**Exercise description:** Where the line containing "Safariland Rifle Mag" appears in the entries below, begin there and output every line through the last, exactly, minus the pictures.

**Information supplied:**

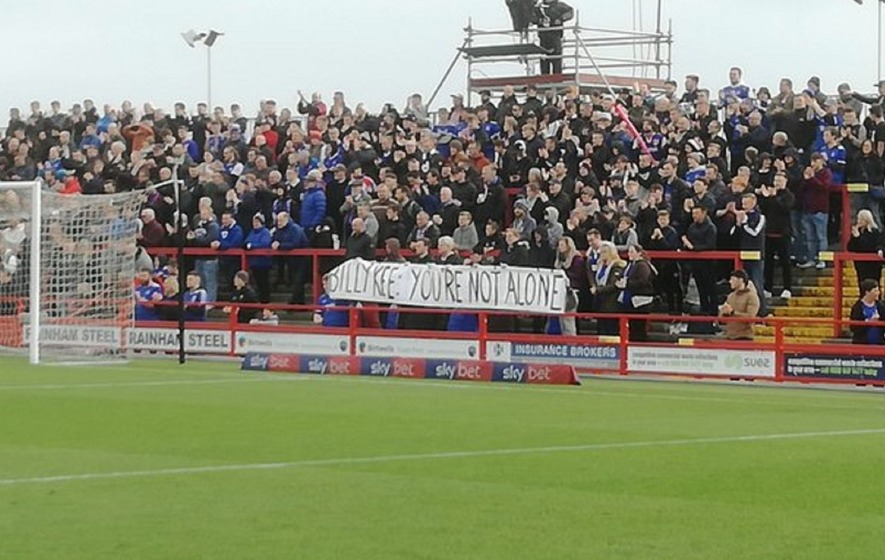 Accrington salute Ipswich fans for Billy Kee solidarity banner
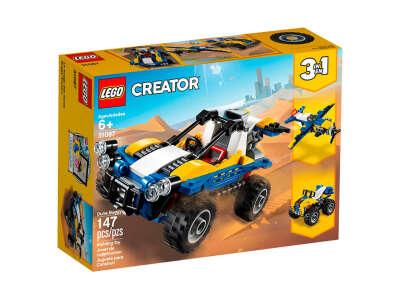 LEGO Creator Пустынный багги (Артикул: 31087)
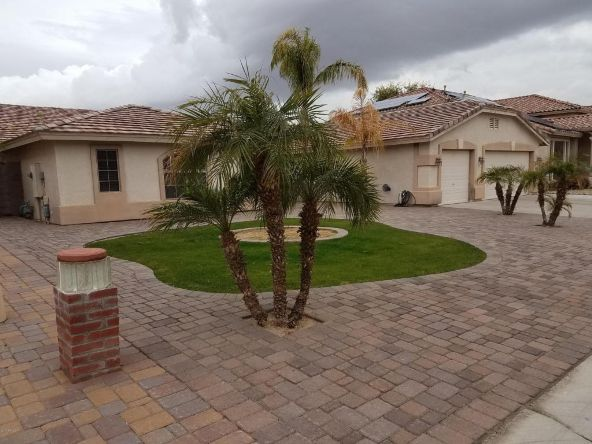 13612 W. Windsor Blvd., Litchfield Park, AZ 85340 Photo 2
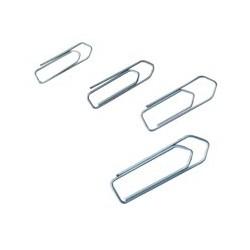 Boîte-de-100-attache-lettres-qualité-courante-32-mm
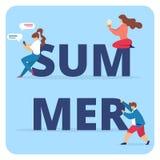 与男人和妇女字符的夏天印刷术 库存例证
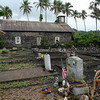 The church at Ke'anae Point. or to give its correct title the 'Ihi 'ihi' o lehowa o na Kaua Church. the grave at the front was someone local killed in Iraq.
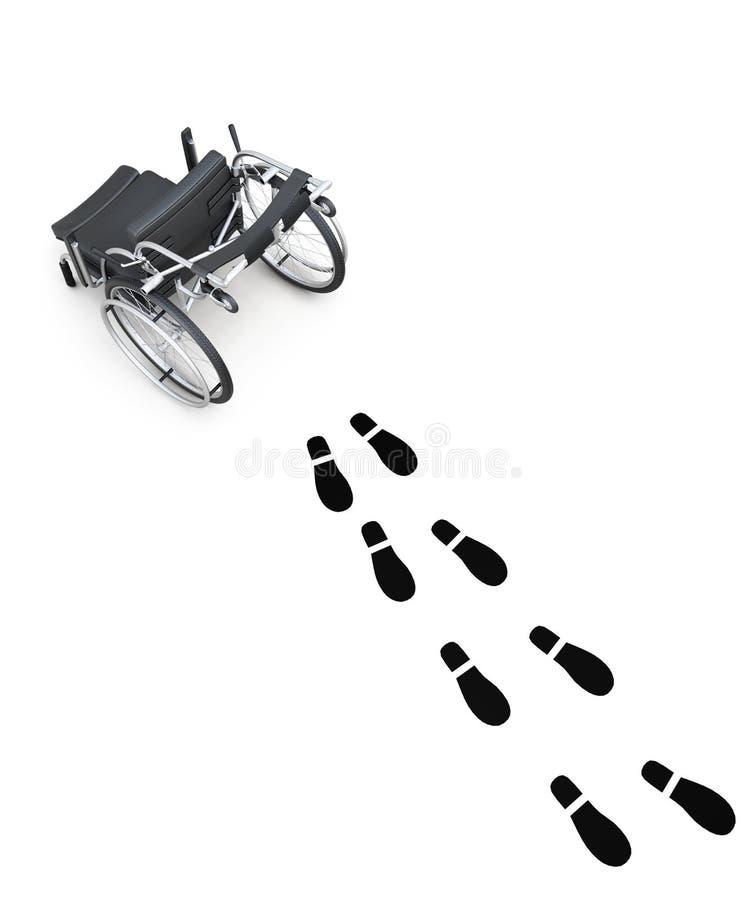 轮椅和脚印在白色背景 3d翻译 皇族释放例证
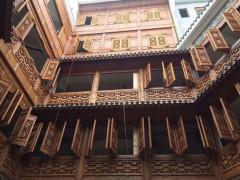 广州红花梨优点及红花梨门窗多少钱一平方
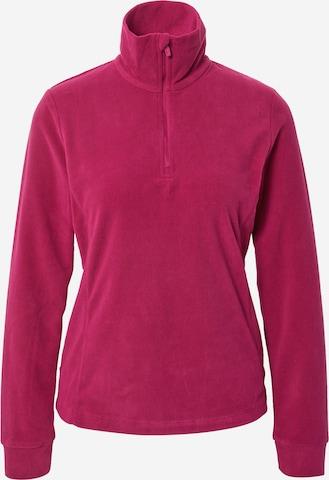 CMP Sportsweatshirt in Pink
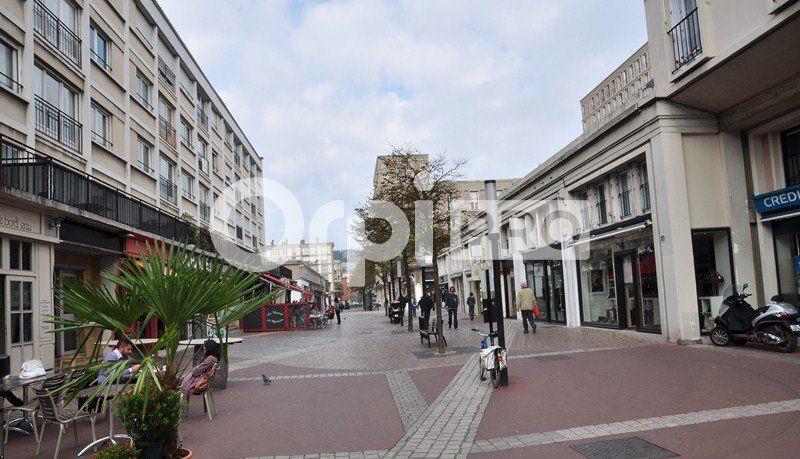 Local commercial à louer 105m2 à Le Havre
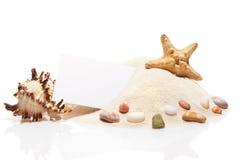 Visit card, starfish, seashell, stones on pile of beach sand Royalty Free Stock Photo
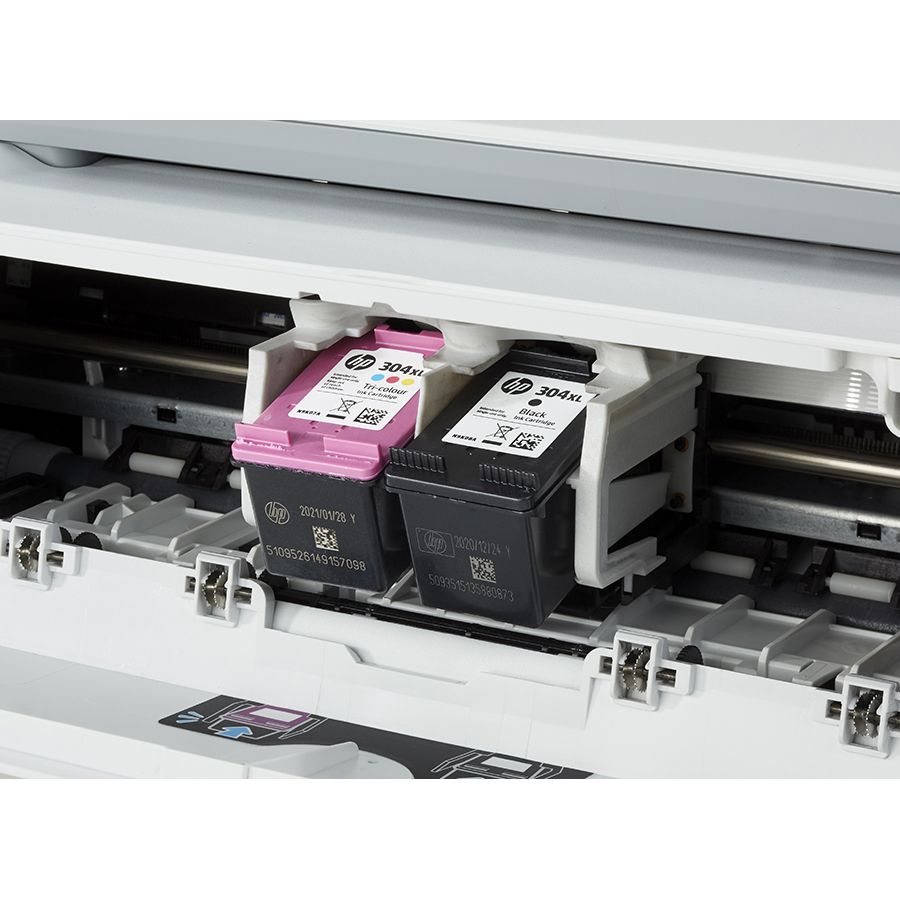 HP Deskjet 3750 - Encre(s)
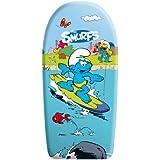Mondo 11096 - Juegos al aire libre, Bodyboard 94 - Smurf
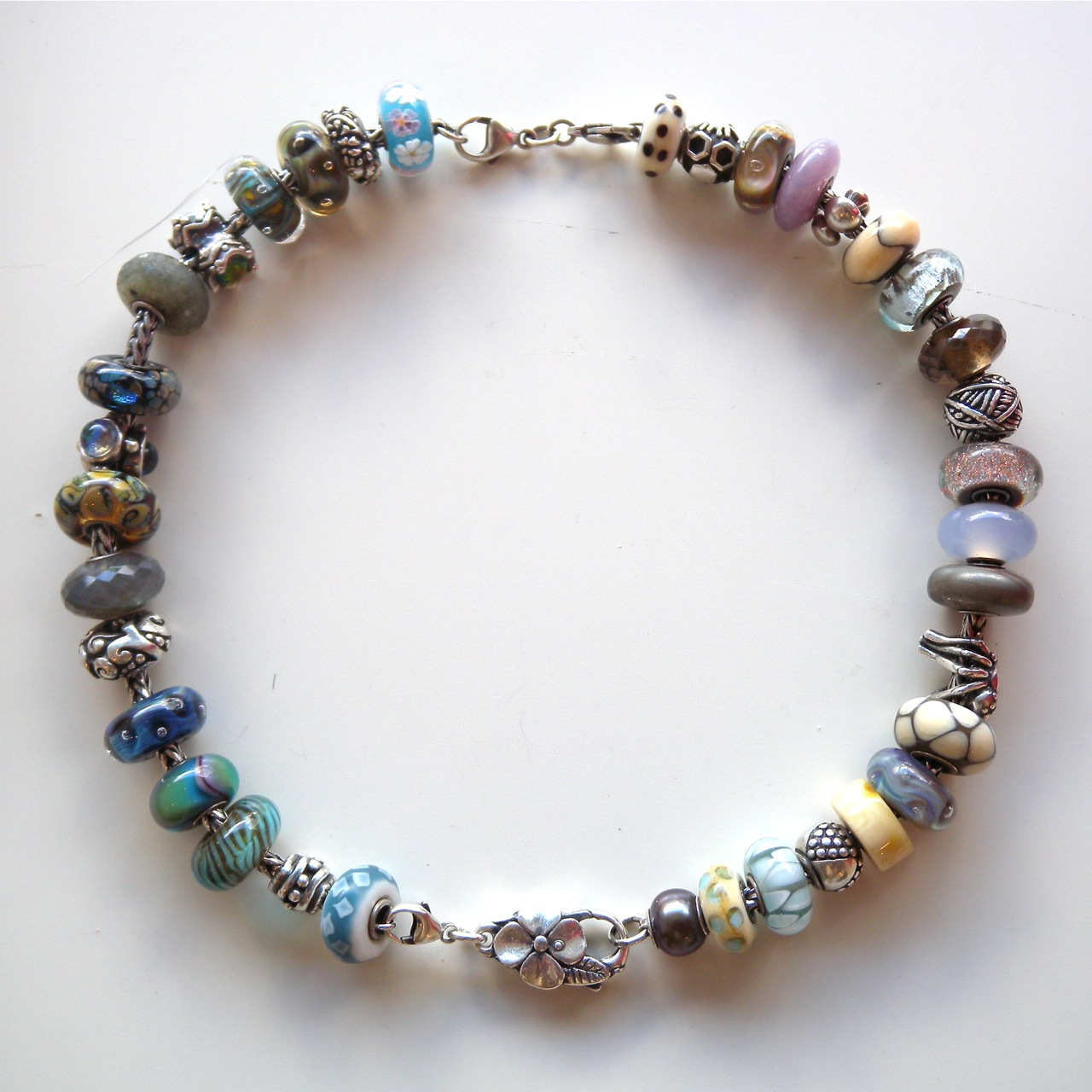 Trollbeads inspiration how do you wear your trollbeads for Words to wear jewelry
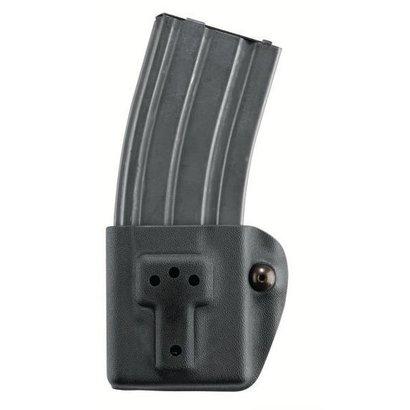 Safariland Rifle Mag Pouch AR15 STX Black With Belt Clip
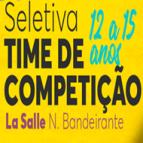Participe da Seletiva de Futsal e Vôlei
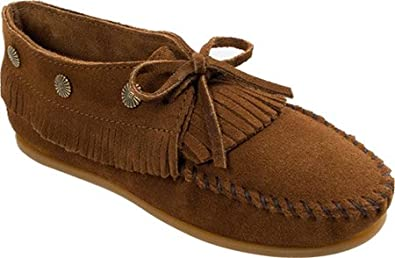 Image Unavailable. Image not available for. Color  Minnetonka Shoes Womens  ... c7b8fa1c76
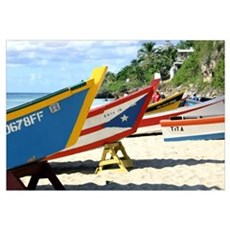 Fishing boats, Puerto Rico Poster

**Solution to this exercise:**
 Safariland Rifle Mag Pouch AR15 STX Black With Belt Clip
Participe da Seletiva de Futsal e Vôlei
 Image Unavailable. Image not available for. Color  Minnetonka Shoes Womens  ... c7b8fa1c76
 Fishing boats, Puerto Rico Poster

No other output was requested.